Sergei Diaghilev (1872–1929) was the famous impresario, or what we would now call a concert promoter/producer, who was responsible for commissioning works like The Rite Of Spring. His company the Ballets Russes (The Russian Ballets) was responsible for setting the artistic standard for modern ballet in the 20th century and for elevating the importance of the male dancer, which had largely been ignored previously.
Despite his early ambitions of becoming a composer, Diaghilev studied law initially. He eventually abandoned jurisprudence to study music with the famous Russian composer Nikolai Rimsky-Korsakov, but was told that he had no talent for music. Diaghilev associated himself with very influential artists of the day and began to stage art exhibitions, operas and ballets, launching his career which resulted in the commissioning of a number of masterworks for which he and the Ballets Russes will forever be associated.
Discovering a Parisian audience eager for more exotic Russian culture, Diaghilev chose the most talented dancers in all of Russia to form the Ballets Russes, making a deliberate attempt to appeal to a wider audience beyond the aristocracy while still maintaining high artistic standards, thereby establishing the company as the most influential of the twentieth century. From 1909 until his death in 1929, Diaghilev yielded many important works and numerous collaborations with leading artists of the day including Pablo Picasso, Georges Braque, Coco Chanel and new music from composers like Claude Debussy, Erik Satie and Sergei Prokofiev. The choreographer George Balanchine was also associated with the latter part of this golden age of the Ballets Russes.

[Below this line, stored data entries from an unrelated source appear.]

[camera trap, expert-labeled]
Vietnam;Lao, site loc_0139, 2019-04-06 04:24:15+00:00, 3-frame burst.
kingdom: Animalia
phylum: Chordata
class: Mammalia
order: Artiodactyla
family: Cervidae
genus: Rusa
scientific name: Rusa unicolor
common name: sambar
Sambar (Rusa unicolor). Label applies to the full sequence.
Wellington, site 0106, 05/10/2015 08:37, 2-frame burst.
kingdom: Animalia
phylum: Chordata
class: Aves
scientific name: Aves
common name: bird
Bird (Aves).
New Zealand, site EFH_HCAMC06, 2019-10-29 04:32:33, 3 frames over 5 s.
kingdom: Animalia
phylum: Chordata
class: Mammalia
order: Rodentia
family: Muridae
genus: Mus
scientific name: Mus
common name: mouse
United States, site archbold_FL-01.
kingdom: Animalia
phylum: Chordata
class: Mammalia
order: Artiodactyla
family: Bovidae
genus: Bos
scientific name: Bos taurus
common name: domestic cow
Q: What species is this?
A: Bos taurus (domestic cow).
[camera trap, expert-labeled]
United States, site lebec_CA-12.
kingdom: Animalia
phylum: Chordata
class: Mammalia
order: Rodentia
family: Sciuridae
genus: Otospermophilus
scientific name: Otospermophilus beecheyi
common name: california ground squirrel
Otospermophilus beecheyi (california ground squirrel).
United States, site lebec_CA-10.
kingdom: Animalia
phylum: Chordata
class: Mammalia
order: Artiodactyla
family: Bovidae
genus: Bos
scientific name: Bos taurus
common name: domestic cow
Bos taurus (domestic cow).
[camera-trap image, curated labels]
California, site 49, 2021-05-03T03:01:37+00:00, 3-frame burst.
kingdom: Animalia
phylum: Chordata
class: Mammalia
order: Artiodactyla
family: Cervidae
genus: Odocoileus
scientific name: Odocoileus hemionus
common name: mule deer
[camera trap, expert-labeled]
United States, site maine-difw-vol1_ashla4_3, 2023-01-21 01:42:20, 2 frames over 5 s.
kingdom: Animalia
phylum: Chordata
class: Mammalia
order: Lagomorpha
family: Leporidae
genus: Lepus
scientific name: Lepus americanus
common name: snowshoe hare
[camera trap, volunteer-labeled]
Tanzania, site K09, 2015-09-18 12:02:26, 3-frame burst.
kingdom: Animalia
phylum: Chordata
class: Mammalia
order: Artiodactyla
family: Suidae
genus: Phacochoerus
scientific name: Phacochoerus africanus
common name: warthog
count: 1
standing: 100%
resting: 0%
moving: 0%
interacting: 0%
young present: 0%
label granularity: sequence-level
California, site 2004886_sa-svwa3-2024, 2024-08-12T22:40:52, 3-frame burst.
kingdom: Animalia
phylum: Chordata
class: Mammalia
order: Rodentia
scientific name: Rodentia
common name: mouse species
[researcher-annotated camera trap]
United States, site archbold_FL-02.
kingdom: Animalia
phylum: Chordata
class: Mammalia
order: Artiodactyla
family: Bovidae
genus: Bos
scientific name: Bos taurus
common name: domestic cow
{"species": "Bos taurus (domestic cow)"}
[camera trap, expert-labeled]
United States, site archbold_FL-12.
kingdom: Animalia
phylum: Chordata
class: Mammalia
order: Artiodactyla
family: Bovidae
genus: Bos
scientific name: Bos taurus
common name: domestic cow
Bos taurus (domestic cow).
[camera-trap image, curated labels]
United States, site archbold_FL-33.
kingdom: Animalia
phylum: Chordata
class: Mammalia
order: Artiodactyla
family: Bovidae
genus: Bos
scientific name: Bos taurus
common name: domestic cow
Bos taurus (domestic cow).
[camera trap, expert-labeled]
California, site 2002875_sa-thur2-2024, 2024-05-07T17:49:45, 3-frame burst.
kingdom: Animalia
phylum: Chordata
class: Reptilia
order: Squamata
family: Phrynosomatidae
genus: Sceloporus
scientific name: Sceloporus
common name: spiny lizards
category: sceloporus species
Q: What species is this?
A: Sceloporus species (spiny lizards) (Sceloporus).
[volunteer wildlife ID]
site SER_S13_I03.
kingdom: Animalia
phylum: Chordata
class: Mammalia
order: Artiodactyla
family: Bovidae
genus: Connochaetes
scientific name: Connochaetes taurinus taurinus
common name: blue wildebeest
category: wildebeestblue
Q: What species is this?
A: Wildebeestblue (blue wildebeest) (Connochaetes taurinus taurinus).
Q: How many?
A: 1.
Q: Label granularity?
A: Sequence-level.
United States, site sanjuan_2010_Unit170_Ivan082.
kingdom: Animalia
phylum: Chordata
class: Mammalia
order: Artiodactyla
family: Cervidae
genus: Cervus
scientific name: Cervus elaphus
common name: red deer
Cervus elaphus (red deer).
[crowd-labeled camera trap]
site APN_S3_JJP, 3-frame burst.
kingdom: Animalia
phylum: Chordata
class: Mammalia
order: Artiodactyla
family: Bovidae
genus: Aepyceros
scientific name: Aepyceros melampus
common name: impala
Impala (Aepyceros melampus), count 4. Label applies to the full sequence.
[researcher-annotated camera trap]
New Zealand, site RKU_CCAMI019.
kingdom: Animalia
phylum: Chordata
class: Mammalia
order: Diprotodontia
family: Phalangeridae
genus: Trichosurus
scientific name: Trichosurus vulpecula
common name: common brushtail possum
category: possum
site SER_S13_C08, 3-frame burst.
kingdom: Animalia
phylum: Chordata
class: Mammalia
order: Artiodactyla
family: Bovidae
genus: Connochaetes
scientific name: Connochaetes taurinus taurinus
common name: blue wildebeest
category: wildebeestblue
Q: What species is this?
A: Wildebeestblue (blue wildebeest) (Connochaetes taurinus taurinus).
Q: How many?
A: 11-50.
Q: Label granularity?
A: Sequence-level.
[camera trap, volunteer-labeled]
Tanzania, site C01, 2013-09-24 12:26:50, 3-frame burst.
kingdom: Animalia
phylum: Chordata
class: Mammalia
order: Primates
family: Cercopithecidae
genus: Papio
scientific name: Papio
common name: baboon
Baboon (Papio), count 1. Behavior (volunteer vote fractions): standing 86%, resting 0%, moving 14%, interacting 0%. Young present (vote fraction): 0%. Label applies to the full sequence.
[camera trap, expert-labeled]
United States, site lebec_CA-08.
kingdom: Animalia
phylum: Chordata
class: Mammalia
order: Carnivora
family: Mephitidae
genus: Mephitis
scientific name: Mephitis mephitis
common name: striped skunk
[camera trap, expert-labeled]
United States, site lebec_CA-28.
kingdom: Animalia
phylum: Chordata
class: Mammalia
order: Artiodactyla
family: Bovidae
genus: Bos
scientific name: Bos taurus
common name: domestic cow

The individuality of the dancer was an important characteristic of the Ballets Russes aesthetic and is very apparent in The Rite Of Spring. Milicent Hodson, the choreographer who painstakingly researched and reconstructed Nijinsky’s original choreography in the 1980′s with her husband Kenneth Archer before it was completely lost to history, stated that each person in the ballet is soloing simultaneously, making the ballet incredibly difficult to coordinate. The Ballets Russes disbanded following Diaghilev’s death in 1929, but several companies emerged years later with varying ties to the original Ballets Russes.